Trasformare il nostro modello economico, rendendolo più sostenibile, inclusivo e rispettoso del Pianeta e delle persone, è indispensabile. Non stiamo più parlando di “se”, ma di “quando” e “come”. Nessuno, però, nega il fatto che sia un processo difficile, impegnativo, sfidante. Ci vuole una netta volontà politica, supportata da adeguati strumenti finanziari. Senza andare troppo lontano, una grande lezione può arrivarci anche dall’altra parte della Manica. Per la precisione, dai progetti per l’economia circolare appena lanciati da Londra e dal Galles.
Londra vuole recuperare il tempo perduto
Il sindaco di Londra Sadiq Khan e le municipalità londinesi hanno unito le forze, lanciando un piano da 50 milioni di sterline (pari a 58 milioni di euro) per dare slancio all’economia circolare. Capitanato da Liz Goodwin, il programma si svilupperà nell’arco di tre anni. E sarà un tassello fondamentale per raggiungere l’ambizioso obiettivo di trasformare Londra in una città zero-carbon entro il 2050.
Il piano di business è articolato. Tra le altre cose, comprende un acceleratore da 3 milioni di sterline; dall’altro, un fondo di venture capital da 14 milioni; poi, un investimento da 1,5 milioni all’interno di un più ampio fondo per le imprese. D’altra parte, la strada è ancora lunga e il tempo a disposizione è poco. Al momento, infatti, solo quattro municipalità di Londra superano la media nazionale nel tasso di riciclaggio dei rifiuti, pari al 44,9 per cento. E bisogna raggiungere il 65 per cento entro il 2030. Per la capitale britannica, l’economia circolare sarà un toccasana non solo per l’ambiente ma anche per l’economia. Le stime parlano di 40mila nuovi posti di lavoro entro il 2030.
Come funziona il progetto del Galles
Un fondo da 6,5 milioni di sterline (7,5 milioni di euro), dedicato esclusivamente alle piccole e medie imprese. Con l’obiettivo di supportarle concretamente nella transizione a un’economia circolare, migliorando le loro pratiche di riuso e riciclo. Si chiama Circular Economy Capital Investment Fund ed è l’ultima trovata del governo del Galles, annunciata nella prima metà di marzo da Lesley Griffiths, segretaria del gabinetto per l’ambiente e gli affari rurali. Il fondo sarà operativo a partire dal 2019 e si inserisce nel progetto Arid (Accelerating Reprocessing Infrastructure Development), finanziato dai fondi europei per lo sviluppo regionale. Secondo le dichiarazioni delle autorità, il progetto ha già permesso di ridurre, riutilizzare o riciclare rifiuti per un totale di 399 mila tonnellate, evitare 79,5 mila kg di emissioni di co2 e creare 178 nuovi posti di lavoro.

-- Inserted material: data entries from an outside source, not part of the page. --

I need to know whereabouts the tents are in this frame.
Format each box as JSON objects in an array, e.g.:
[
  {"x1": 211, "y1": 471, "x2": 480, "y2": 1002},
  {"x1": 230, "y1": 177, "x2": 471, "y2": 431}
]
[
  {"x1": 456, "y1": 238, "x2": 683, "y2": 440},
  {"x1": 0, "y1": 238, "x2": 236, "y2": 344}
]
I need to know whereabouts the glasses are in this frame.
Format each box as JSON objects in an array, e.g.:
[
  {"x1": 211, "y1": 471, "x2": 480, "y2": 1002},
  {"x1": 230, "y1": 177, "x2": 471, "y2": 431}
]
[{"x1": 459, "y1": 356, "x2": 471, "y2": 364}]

La transizione all’economia circolare, anche in un paese piccolo come il Galles, potrebbe avere un impatto di tutto rispetto. Gli studi citati da Resource parlano di un risparmio che potrebbe arrivare a 2 miliardi di sterline l’anno e di 30mila nuovi posti di lavoro. Il paese d’altra parte è già all’avanguardia rispetto ai suoi vicini di casa britannici, con un 62 per cento nel tasso di riciclaggio dei rifiuti nel periodo compreso tra settembre 2015 e settembre 2016. Se fosse messo a confronto con gli Stati europei, sarebbe al quarto posto. L’obiettivo della strategia “Zero rifiuti” è quello di arrivare al 70 per cento entro il 2025 e al 100 per cento entro il 2050. È proprio in vista di questo ambizioso target che è stato progettato il nuovo fondo pubblico per le piccole e medie imprese.

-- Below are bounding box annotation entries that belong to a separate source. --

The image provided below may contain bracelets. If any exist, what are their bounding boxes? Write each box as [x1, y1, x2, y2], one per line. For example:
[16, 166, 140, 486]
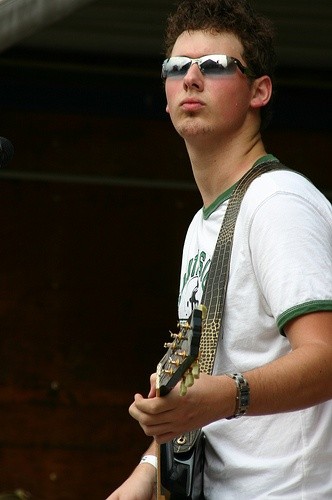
[139, 455, 158, 470]
[224, 372, 251, 421]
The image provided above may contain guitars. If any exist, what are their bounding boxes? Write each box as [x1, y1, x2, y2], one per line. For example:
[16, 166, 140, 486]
[155, 309, 202, 500]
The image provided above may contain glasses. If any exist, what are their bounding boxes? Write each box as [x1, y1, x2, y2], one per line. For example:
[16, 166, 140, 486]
[161, 54, 256, 79]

La filosofia dell’economia circolare
L’economia figlia della rivoluzione industriale ha un approccio prettamente lineare, le cui parole d’ordine dono “prendi, produci, usa e getta”. Ogni prodotto serve a coprire un bisogno specifico e, alla fine del suo ciclo di vita, viene buttato via. La storia ci ha insegnato come questo meccanismo sia insostenibile sia a livello ambientale sia a livello economico. L’economia circolare al contrario è un approccio olistico, in cui ogni prodotto è progettato già nell’ottica di essere in futuro ricostruito, riciclato o trasformato in qualcos’altro, una volta esaurito il suo primo ciclo di vita. In questa visione, il consumatore si trasforma da proprietario del bene a utente che lo “noleggia” solo per il periodo in cui ne ha davvero bisogno.